**What you have to do**: From the line with "Ohio, site NOR3, 2019-08-01" to the final line of the records, every line is to be duplicated exactly, both of those lines included.

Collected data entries
"""

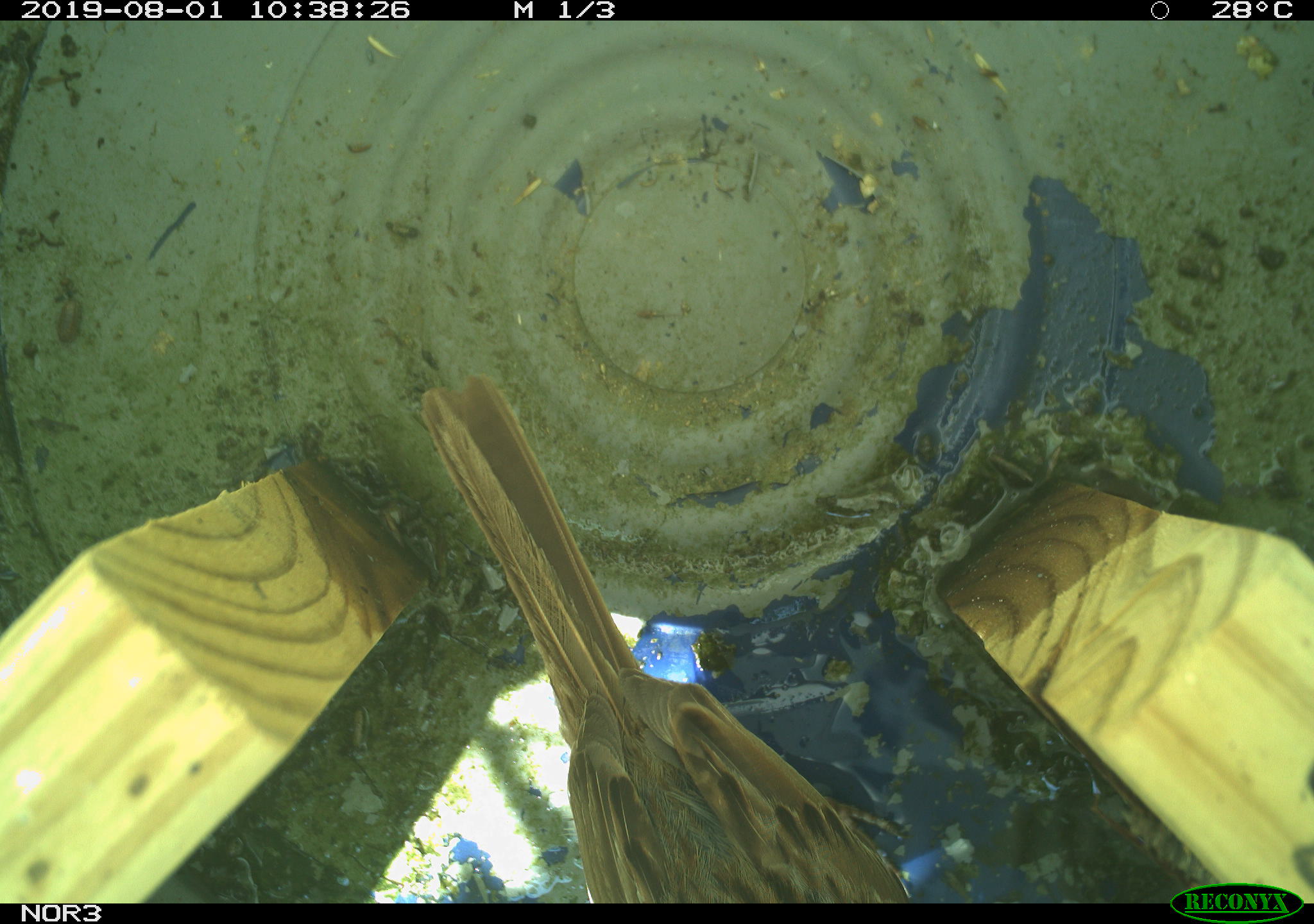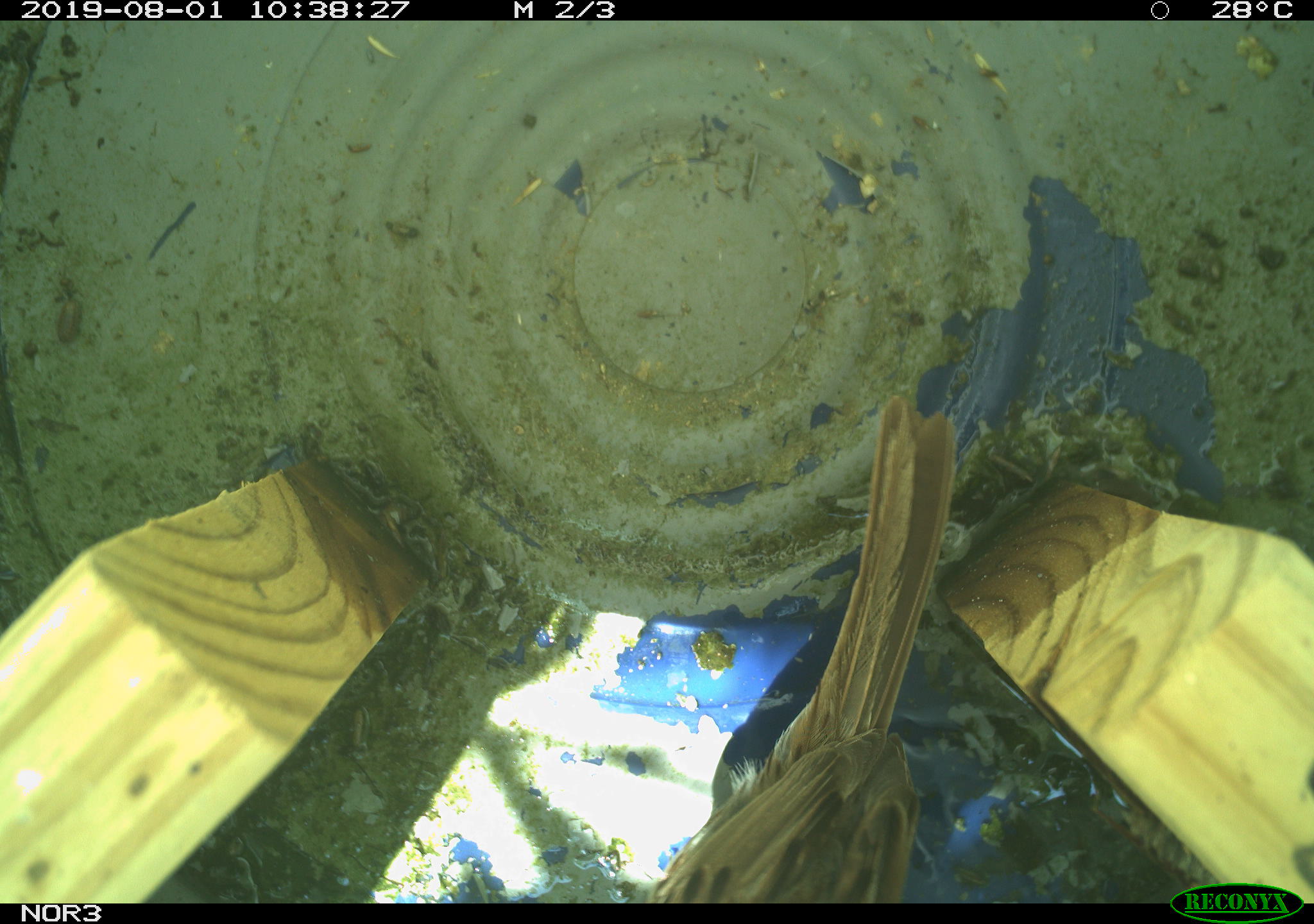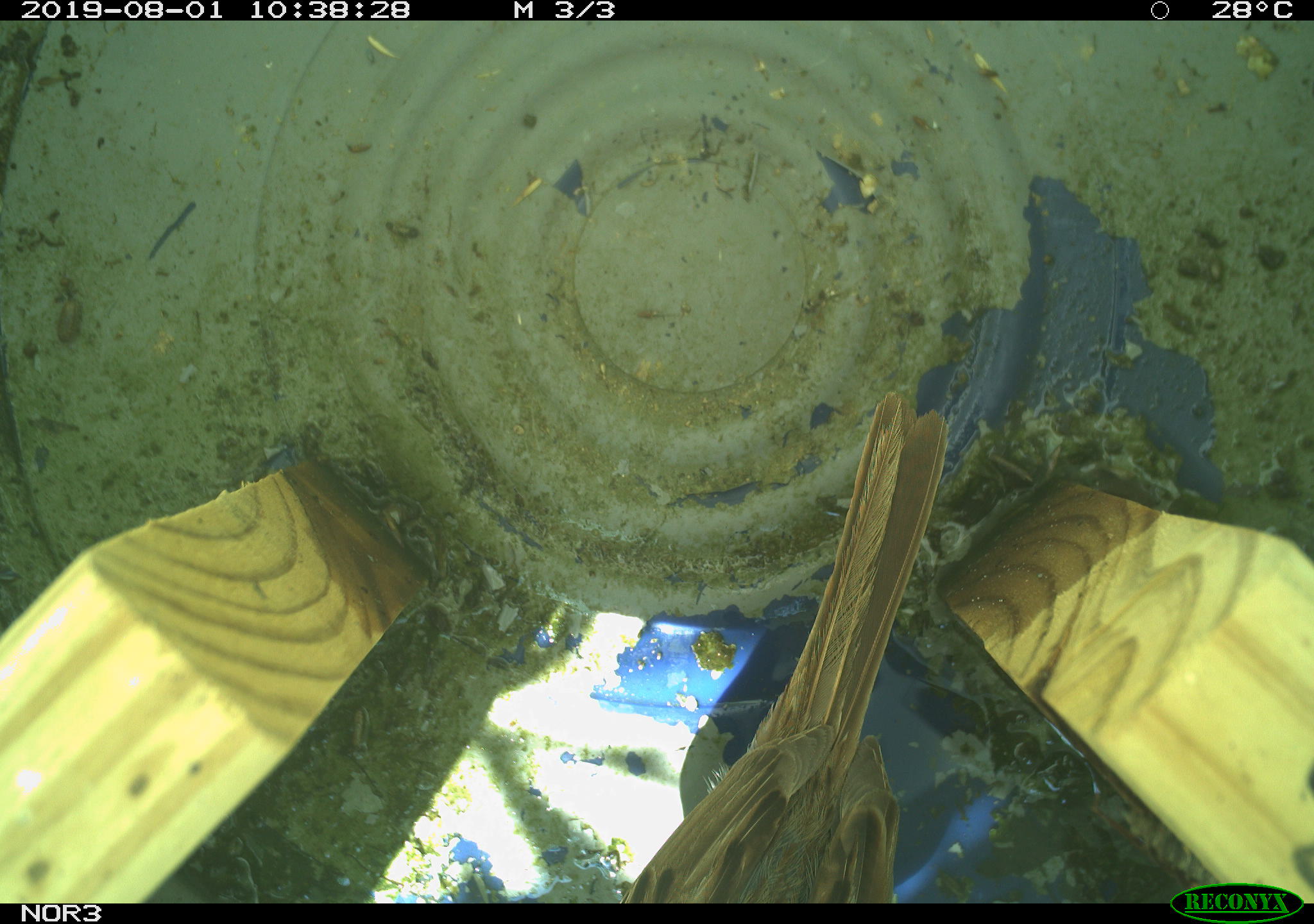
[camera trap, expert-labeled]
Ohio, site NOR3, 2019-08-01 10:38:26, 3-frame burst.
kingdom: Animalia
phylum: Chordata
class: Aves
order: Passeriformes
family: Passerellidae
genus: Melospiza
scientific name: Melospiza melodia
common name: song sparrow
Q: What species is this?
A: Song sparrow (Melospiza melodia).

"""

**Expected answer**:
Ohio, site NOR3, 2019-08-01 10:38:26, 3-frame burst.
kingdom: Animalia
phylum: Chordata
class: Aves
order: Passeriformes
family: Passerellidae
genus: Melospiza
scientific name: Melospiza melodia
common name: song sparrow
Q: What species is this?
A: Song sparrow (Melospiza melodia).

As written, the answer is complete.